#### Trecho da página
----
A meu ver, assiste razão ao órgão consultivo desta Corte, porquanto o esclarecimento apresentado pelo Recorrente serviu tão-somente para justificar a irregularidade apurada e não para ilidi-la.

 

O descumprimento de preceito legal é patente, já que o mencionado adicional apenas deve ser percebido pelo servidor que estiver no exercício do cargo.

 

Desta feita, acompanho a Consultoria, para manter o débito em questão.

 

6.1.2. R$ 11.134,09 (onze mil cento e trinta e quatro reais e nove centavos), referente a despesas com pagamento de abono-família a servidores sem direito a tal benefício, em desacordo com o art. 39, § 3º, da Constituição Federal, com redação dada pela Emenda Constitucional n. 20, art. 1º (item 1.4 do Relatório da DMU)
----
#### Dados fornecidos
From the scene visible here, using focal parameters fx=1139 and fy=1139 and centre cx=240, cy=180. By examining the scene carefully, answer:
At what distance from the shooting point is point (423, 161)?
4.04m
----
#### Objetivo
Pode extrair do trecho da página, sem alterar nada, a passagem que começa em "A meu ver, assiste" e segue até "exercício do cargo."? A listagem não tem relação alguma com o trecho da página.

#### Resposta do exercício
A meu ver, assiste razão ao órgão consultivo desta Corte, porquanto o esclarecimento apresentado pelo Recorrente serviu tão-somente para justificar a irregularidade apurada e não para ilidi-la.

 

O descumprimento de preceito legal é patente, já que o mencionado adicional apenas deve ser percebido pelo servidor que estiver no exercício do cargo.